Looking at compute cost alone, the NVIDIA Blackwell platform appears to cost roughly 2x more than NVIDIA Hopper — but compute cost says nothing about the output that investment buys. An analysis of mere FLOPS per dollar suggests a 2x NVIDIA Blackwell advantage compared with the NVIDIA Hopper architecture. However, the actual outcome is orders of magnitude different: Blackwell delivers more than 50x greater token output per watt than Hopper, resulting in nearly 35x lower cost per million tokens.

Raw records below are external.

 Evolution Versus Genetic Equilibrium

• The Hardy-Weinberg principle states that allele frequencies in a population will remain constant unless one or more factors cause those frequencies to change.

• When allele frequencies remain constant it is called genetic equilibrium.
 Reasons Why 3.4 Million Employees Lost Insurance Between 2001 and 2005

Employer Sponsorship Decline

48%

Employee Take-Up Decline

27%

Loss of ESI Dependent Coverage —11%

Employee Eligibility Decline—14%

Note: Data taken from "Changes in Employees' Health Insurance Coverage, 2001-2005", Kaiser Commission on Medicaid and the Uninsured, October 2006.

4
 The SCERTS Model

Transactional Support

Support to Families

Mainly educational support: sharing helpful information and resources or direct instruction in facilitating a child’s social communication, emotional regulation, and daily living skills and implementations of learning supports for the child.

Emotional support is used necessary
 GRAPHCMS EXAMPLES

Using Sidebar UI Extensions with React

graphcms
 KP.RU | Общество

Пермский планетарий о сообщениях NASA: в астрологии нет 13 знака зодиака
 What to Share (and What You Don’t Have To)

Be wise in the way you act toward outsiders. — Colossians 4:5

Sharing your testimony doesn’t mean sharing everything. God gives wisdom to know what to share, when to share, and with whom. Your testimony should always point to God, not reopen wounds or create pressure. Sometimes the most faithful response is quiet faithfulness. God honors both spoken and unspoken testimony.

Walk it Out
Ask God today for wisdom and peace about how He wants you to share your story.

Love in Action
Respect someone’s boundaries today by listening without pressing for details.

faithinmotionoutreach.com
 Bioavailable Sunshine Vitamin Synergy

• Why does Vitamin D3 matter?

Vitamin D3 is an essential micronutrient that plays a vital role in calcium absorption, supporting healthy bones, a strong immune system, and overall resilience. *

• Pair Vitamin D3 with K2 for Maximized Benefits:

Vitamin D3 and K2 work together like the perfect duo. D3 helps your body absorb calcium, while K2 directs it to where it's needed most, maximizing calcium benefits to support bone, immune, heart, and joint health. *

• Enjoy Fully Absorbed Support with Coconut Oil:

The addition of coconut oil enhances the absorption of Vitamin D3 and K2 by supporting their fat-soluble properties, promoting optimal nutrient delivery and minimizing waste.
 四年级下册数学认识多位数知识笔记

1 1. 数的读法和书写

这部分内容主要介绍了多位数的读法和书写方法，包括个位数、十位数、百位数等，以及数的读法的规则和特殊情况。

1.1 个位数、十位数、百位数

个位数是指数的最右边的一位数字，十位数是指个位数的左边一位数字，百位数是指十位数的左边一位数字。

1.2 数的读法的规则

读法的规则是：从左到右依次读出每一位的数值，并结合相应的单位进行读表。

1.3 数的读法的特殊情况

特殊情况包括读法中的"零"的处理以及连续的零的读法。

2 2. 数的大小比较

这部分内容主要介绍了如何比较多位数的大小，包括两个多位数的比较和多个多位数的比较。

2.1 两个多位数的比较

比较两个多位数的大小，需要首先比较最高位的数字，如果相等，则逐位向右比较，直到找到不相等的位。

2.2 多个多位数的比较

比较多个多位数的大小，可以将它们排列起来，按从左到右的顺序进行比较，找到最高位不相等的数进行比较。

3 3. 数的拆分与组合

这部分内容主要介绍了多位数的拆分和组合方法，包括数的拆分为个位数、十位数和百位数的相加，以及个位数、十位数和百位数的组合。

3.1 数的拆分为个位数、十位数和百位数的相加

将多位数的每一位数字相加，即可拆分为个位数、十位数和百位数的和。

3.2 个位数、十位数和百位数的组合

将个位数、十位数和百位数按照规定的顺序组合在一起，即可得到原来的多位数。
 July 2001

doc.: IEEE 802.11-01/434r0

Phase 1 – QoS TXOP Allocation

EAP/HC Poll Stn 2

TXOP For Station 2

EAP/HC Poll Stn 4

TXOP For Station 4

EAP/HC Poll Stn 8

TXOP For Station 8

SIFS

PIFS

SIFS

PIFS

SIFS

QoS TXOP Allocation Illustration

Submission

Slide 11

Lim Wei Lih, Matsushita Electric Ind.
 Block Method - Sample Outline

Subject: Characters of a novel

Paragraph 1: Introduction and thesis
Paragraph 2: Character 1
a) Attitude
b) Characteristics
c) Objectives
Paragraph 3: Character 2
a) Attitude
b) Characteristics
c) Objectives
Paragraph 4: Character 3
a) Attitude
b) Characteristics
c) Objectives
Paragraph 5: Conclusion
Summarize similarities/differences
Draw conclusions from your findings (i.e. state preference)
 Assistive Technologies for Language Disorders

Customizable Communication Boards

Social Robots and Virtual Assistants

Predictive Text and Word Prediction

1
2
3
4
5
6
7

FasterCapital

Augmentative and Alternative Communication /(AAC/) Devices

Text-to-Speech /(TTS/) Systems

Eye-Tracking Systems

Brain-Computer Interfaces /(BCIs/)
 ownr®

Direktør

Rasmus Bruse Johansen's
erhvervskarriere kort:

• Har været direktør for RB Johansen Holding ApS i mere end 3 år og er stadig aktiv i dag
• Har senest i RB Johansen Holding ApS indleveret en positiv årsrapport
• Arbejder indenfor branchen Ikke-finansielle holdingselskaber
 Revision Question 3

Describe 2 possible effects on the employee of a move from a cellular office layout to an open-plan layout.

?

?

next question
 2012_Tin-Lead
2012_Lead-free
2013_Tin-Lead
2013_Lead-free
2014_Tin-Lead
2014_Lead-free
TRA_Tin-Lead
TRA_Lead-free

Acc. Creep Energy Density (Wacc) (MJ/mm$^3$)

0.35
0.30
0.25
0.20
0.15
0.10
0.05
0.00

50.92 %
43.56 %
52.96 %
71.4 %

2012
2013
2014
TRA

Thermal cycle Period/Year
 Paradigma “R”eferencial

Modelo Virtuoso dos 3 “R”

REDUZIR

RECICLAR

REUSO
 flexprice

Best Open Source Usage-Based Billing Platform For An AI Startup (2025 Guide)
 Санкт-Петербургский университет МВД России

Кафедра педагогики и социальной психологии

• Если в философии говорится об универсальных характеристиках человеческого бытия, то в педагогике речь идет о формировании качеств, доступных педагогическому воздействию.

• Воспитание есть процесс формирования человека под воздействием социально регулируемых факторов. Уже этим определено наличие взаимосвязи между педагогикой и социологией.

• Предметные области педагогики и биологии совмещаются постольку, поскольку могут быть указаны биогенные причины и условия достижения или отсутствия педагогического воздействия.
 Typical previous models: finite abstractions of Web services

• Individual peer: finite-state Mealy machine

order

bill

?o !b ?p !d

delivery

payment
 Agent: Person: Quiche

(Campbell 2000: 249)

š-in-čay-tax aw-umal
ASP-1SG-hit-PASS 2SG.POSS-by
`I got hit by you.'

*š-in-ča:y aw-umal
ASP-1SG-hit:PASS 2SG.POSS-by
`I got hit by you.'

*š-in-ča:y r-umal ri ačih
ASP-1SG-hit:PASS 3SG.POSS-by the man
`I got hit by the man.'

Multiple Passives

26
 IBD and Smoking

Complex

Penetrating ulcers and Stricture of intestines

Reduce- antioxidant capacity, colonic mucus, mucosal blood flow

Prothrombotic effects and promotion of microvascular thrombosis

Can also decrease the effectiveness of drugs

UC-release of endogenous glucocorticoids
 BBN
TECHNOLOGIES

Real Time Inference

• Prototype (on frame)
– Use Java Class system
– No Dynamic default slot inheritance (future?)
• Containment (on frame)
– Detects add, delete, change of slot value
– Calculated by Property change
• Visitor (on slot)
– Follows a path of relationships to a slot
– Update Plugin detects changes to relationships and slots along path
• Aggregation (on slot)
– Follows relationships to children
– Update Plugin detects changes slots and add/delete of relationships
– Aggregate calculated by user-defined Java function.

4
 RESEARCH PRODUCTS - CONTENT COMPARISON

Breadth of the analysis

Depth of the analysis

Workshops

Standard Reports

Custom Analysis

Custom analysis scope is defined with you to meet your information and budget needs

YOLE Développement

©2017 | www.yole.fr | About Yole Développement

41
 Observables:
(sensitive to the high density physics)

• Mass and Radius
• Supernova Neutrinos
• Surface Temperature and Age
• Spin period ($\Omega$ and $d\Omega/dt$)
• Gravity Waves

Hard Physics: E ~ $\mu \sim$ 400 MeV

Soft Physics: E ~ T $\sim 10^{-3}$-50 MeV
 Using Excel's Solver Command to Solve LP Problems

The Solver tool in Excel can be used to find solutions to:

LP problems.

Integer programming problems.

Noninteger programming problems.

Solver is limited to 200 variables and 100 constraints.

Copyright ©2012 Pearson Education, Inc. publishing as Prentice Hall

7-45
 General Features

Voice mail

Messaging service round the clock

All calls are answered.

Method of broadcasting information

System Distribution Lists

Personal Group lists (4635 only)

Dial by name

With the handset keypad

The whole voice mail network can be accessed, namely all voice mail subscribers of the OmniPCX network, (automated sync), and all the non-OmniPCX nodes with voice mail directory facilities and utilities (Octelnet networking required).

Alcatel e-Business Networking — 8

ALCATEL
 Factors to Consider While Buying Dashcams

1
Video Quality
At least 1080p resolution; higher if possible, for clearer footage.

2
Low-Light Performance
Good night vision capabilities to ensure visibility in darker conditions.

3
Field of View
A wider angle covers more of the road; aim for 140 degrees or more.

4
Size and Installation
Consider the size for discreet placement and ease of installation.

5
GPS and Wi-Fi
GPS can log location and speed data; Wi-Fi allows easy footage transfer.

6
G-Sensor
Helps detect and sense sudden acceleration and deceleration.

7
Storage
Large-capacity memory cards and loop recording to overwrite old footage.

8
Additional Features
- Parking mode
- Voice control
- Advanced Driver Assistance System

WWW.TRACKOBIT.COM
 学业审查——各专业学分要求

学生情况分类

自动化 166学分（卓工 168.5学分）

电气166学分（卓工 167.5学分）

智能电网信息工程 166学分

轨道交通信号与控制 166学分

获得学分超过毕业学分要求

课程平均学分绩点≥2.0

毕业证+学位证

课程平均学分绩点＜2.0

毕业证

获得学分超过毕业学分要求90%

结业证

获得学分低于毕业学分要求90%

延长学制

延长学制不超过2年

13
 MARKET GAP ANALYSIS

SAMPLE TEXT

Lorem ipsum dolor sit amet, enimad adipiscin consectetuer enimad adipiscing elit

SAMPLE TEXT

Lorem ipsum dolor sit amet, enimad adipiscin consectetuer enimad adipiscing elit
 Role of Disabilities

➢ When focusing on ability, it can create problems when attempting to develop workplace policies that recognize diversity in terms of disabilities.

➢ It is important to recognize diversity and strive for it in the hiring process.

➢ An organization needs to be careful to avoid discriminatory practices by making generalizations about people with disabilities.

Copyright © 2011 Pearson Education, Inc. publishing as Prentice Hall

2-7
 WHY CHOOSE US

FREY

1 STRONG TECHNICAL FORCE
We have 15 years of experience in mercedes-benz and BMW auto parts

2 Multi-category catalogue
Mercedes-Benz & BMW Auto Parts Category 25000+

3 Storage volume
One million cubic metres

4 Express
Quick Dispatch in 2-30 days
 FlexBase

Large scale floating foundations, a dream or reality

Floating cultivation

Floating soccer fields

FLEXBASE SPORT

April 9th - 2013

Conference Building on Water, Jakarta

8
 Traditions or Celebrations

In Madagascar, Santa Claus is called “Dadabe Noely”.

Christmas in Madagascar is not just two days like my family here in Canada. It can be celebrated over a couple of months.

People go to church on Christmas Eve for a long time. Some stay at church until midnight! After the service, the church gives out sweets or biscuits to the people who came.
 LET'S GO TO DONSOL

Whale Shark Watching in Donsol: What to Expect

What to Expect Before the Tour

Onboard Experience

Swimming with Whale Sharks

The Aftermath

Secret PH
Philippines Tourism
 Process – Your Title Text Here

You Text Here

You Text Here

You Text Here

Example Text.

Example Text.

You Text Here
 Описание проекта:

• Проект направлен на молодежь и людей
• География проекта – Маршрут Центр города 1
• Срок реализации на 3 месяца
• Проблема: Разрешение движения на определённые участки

| Metric | NVIDIA Hopper (HGX H200) | NVIDIA Blackwell (GB300 NVL72) | NVIDIA Blackwell Relative to Hopper |
|---|---|---|---|
| Cost per GPU per Hour ($) | $1.41 | $2.65 | 2x |
| FLOP per Dollar (PFLOPS) | 2.8 | 5.6 | 2x |
| Token Output per GPU | 90 | 6K | 65x |
| Token Output per MW | 54K | 2.8M | 50x |
| Cost per Million Tokens ($) | $4.20 | $0.12 | 35x lower |
Note: Data is sourced from NVIDIA analysis and the SemiAnalysis InferenceX v2 benchmark.
This massive divergence proves NVIDIA Blackwell delivers a massive leap in business value over the earlier Hopper generation that far outpaces any increase in system cost.
How to Choose the Right AI Infrastructure
Comparing AI infrastructure based on compute cost or theoretical FLOPS per dollar isn’t just insufficient; it doesn’t provide an accurate representation of inference economics. As the data demonstrates, an accurate evaluation of AI infrastructure’s revenue potential and profitability requires a shift from input metrics to cost per token and delivered token output.
NVIDIA delivers the industry’s lowest token cost and highest token throughput through extreme codesign across compute, networking, memory, storage, software and partner technologies. Moreover, the constant optimization of open source inference software such as vLLM, SGLang, NVIDIA TensorRT-LLM and NVIDIA Dynamo built on the NVIDIA platform means that on existing NVIDIA infrastructure, token output continues to increase and the cost per token continues to decline long after it’s acquired.
Leading cloud providers and NVIDIA cloud partners are already delivering this advantage at scale. Partners such as CoreWeave, Nebius, Nscale and Together AI have deployed NVIDIA Blackwell infrastructure and optimized their stacks to bring enterprises the lowest token cost available today, with the full benefit of NVIDIA’s hardware, software and ecosystem codesign behind every interaction served.